* Exercise description
Look through the entries below, please, and copy every line with the word "titleText".

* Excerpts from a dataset
-*-

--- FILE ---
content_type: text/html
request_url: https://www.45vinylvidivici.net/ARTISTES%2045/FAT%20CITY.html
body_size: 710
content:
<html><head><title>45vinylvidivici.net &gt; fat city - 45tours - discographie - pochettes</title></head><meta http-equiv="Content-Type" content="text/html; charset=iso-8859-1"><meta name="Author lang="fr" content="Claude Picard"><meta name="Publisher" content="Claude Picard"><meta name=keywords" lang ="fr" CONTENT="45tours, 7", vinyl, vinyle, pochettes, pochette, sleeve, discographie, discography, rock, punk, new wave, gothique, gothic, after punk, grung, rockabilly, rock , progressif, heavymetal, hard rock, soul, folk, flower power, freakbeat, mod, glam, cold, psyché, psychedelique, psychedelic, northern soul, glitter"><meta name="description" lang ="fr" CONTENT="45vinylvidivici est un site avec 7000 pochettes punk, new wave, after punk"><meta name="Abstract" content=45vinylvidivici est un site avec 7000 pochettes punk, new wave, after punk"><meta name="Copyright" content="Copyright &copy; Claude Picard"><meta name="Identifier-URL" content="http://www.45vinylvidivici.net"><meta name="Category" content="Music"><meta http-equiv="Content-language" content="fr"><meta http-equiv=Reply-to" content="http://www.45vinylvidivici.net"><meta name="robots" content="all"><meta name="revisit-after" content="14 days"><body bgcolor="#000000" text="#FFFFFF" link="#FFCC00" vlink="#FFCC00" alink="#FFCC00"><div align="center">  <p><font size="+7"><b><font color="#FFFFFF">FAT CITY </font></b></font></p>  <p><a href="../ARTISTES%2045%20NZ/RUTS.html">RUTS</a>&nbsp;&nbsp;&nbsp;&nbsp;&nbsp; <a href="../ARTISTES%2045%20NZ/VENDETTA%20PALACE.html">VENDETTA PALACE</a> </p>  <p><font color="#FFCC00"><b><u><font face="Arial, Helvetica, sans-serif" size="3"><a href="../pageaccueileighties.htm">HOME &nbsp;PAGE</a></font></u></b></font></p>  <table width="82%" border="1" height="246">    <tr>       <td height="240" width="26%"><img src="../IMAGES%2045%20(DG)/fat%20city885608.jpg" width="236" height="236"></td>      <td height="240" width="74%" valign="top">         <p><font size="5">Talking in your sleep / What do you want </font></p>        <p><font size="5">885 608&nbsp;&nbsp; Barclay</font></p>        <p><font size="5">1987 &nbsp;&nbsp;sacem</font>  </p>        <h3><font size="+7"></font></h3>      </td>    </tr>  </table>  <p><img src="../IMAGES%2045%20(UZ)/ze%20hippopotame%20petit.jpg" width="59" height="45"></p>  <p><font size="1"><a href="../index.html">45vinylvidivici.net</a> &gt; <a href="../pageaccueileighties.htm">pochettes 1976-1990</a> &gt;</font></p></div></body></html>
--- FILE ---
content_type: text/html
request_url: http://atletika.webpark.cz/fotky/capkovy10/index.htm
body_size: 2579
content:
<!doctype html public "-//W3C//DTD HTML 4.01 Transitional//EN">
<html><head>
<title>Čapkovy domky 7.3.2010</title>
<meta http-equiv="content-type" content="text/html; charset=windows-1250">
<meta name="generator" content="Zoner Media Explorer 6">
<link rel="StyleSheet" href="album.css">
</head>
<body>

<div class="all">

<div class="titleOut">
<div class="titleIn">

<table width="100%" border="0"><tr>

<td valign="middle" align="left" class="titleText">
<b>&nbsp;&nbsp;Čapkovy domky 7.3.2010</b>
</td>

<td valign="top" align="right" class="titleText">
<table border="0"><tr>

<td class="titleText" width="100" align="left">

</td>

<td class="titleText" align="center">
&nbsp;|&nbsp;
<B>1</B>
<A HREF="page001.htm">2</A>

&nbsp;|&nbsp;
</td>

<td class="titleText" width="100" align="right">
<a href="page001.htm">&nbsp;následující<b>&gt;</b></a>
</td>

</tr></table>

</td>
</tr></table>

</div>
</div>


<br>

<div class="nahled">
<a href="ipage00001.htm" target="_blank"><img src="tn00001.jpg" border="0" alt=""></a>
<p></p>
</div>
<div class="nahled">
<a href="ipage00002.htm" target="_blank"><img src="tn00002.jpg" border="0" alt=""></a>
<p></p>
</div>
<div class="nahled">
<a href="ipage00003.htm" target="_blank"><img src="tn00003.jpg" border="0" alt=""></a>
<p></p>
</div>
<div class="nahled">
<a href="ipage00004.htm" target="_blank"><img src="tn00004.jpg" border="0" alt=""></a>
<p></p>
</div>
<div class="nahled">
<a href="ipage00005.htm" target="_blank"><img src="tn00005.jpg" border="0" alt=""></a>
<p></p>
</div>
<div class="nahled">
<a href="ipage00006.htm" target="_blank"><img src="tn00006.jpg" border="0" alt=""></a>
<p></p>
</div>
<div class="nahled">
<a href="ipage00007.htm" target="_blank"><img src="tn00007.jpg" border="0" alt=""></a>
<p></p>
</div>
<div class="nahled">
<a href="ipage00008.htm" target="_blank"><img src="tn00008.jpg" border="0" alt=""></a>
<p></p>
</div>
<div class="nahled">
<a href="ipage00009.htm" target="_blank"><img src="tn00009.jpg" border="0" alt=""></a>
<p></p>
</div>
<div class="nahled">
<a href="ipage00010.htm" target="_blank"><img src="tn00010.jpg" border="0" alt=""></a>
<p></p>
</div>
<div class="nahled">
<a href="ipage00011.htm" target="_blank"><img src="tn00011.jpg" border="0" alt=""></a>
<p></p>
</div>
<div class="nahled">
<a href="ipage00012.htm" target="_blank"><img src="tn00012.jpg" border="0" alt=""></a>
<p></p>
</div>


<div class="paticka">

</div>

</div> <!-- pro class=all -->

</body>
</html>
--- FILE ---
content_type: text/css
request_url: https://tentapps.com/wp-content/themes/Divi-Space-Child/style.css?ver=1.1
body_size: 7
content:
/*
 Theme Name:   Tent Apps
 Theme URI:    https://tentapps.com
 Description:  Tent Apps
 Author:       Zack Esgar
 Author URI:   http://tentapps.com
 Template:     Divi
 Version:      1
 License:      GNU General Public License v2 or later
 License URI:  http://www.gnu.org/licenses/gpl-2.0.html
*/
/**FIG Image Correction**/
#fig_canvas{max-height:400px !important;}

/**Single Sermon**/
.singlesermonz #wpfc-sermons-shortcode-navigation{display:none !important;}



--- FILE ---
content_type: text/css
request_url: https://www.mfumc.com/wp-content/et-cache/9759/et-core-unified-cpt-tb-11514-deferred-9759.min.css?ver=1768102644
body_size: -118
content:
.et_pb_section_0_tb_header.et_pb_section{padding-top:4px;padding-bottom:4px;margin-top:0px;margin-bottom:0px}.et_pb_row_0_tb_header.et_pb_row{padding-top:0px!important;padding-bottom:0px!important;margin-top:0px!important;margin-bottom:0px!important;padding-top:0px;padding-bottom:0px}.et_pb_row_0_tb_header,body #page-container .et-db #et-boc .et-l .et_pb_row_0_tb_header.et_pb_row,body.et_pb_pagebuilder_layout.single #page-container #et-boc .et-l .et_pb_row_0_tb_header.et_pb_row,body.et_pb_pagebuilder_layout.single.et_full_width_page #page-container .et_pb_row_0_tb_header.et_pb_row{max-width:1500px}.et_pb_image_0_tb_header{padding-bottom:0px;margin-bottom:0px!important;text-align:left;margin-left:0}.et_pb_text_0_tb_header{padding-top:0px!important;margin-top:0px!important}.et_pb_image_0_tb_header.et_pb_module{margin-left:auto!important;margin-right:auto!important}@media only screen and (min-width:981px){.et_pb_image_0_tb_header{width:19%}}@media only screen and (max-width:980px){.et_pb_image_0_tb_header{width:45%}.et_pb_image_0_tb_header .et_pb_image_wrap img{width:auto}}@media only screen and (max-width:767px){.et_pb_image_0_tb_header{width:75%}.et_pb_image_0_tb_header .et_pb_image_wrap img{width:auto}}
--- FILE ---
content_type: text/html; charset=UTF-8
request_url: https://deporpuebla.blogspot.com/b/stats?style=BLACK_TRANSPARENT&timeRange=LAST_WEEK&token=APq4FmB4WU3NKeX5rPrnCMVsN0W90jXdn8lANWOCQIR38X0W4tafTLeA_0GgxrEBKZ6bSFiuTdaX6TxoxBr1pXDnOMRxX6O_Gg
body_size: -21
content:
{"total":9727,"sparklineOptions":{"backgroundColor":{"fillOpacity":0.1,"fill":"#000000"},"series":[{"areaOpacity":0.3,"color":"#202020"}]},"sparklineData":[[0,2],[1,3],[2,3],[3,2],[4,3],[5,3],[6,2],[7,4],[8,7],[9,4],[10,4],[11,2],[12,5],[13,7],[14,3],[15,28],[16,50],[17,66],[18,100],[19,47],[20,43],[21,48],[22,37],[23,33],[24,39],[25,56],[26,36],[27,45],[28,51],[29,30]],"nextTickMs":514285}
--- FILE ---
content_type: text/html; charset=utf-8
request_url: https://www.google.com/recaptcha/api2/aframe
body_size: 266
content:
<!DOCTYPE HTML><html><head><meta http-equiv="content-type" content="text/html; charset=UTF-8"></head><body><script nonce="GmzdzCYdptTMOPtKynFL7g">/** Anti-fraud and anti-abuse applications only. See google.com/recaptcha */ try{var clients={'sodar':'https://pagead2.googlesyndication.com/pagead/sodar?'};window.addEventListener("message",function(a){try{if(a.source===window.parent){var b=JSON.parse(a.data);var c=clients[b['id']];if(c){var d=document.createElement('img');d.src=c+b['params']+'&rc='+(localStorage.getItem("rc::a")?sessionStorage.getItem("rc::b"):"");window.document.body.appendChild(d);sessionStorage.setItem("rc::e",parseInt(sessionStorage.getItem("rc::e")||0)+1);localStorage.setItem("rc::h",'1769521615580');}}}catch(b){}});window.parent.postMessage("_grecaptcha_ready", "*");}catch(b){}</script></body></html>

-*-

* Expected answer
<td valign="middle" align="left" class="titleText">
<td valign="top" align="right" class="titleText">
<td class="titleText" width="100" align="left">
<td class="titleText" align="center">
<td class="titleText" width="100" align="right">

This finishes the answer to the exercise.